Antigravity · Accepted Answer

Marginalization vs. Simple Averaging: Why It Matters for Waveform Uncertainty

The key difference is that marginalization *propagates uncertainty through your inference*, while averaging just splits the difference after the fact.

Here's the concrete problem: when you fit a waveform model to numerical relativity simulations, you get best-fit coefficients—but those coefficients have genuine uncertainty around them [AG-2025.03-858]. If you treat them as fixed and true, you're claiming your model is more accurate than it actually is. When real gravitational-wave data arrives with high signal-to-noise ratio, this overconfidence can bias your inferred astrophysical parameters significantly [AG-2024.10-417].

Simple averaging takes results from multiple models (or multiple configurations of the same model) and combines them, usually with equal weight or based on how well each model fits the data. The problem: you're mixing parameter estimates that were each computed under the *assumption* that one specific model was correct. The resulting average doesn't properly account for the fact that all models are imperfect [AG-2024.09-482].

Marginalization over model uncertainty instead treats the model's fitting coefficients as unknown variables and samples over their full probability distribution during inference [AG-2025.03-858, AG-2024.10-417]. This is done by constructing a prior on the coefficients that reflects their true uncertainty—for example, by ensuring the model stays within a predefined mismatch threshold when compared to reference numerical relativity surrogates [AG-2025.03-858]. The posterior you recover then naturally incorporates the model's limitations as part of the statistical uncertainty.
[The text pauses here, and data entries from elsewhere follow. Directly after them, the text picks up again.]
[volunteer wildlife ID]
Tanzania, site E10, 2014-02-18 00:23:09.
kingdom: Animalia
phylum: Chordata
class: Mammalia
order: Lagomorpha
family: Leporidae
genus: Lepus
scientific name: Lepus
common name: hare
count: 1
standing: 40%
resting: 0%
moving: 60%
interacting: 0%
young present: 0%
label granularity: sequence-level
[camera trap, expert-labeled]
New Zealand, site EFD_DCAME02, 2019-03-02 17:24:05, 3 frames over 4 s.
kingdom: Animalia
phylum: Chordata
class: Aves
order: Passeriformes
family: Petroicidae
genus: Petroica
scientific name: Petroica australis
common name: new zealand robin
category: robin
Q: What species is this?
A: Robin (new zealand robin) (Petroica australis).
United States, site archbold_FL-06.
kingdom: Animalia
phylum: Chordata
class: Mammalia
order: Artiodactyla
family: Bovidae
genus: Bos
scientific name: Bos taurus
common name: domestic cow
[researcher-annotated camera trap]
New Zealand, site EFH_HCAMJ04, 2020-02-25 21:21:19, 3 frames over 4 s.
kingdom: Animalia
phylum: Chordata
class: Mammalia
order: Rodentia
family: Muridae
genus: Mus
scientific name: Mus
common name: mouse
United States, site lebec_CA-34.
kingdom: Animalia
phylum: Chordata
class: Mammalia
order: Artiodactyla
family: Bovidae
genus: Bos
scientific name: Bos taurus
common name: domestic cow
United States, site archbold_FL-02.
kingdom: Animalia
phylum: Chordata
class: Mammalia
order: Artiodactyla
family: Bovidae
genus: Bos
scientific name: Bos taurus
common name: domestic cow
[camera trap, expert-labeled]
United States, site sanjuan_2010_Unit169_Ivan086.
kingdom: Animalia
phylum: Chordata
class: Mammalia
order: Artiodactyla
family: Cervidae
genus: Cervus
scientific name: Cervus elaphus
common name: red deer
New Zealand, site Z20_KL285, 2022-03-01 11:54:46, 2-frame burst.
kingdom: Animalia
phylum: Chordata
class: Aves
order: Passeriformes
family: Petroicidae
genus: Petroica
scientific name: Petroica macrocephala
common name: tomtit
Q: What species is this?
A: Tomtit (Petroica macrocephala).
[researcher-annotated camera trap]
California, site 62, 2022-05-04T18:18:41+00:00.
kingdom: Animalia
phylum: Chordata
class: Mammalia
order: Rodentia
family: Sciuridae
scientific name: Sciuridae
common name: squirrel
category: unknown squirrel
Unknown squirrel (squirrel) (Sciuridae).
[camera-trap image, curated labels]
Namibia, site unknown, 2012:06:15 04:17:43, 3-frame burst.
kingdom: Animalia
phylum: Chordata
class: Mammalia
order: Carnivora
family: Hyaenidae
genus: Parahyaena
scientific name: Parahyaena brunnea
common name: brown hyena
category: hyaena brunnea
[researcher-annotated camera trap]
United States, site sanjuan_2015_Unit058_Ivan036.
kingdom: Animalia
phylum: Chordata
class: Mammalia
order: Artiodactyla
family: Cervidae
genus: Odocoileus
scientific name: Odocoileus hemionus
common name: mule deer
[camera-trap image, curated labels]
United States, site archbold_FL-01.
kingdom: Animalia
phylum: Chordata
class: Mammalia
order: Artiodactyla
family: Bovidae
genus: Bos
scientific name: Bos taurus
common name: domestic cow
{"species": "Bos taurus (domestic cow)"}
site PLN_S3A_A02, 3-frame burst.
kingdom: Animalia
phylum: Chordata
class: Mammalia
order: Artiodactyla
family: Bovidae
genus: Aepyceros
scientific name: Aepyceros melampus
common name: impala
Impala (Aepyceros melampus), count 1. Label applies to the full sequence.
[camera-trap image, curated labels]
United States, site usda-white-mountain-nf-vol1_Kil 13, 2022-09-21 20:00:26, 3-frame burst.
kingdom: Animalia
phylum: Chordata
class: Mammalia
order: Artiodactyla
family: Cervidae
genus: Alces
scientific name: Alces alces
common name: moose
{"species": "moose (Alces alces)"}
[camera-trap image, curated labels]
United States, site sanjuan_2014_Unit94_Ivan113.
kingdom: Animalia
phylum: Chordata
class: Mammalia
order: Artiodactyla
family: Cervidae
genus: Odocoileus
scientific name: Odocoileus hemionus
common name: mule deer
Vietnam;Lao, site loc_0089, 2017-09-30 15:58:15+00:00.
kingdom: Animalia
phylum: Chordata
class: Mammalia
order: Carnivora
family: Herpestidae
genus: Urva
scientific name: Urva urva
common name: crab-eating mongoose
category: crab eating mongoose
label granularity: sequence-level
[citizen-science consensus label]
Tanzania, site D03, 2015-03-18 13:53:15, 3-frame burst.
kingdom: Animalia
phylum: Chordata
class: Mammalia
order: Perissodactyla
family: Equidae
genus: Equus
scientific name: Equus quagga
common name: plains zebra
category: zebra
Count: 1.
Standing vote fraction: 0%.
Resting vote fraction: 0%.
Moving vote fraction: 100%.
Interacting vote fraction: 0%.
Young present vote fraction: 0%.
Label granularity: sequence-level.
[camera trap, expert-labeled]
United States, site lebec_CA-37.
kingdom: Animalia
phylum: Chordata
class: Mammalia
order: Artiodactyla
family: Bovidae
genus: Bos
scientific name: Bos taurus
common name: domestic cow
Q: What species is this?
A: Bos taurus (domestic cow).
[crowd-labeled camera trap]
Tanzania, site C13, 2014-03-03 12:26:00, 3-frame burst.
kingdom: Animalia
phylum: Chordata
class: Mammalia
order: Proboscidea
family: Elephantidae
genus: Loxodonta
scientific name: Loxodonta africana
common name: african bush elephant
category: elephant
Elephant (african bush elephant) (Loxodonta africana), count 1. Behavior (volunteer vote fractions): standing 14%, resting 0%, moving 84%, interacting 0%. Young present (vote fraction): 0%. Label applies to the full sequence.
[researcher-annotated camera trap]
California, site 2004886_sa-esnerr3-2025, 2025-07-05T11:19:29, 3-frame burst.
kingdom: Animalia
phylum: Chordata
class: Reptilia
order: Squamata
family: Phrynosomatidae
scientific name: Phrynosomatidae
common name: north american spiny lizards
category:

Why does this work better? Because marginalization correctly weights different configurations of the model according to how well they fit *your specific data*, rather than averaging pre-computed answers. On high signal-to-noise events, this approach "significantly reduces biases in the recovered parameters" [AG-2024.10-417]. One team showed their method uses 30% less computational resources than model averaging while more faithfully recovering true parameters [AG-2024.09-482].

The principle extends beyond waveforms: it's also used in pulsar-timing gravitational-wave searches, where Spike and Slab priors enable proper model averaging in a single pass rather than a two-step workflow that can introduce "circular analysis" bias [AG-2024.09-163].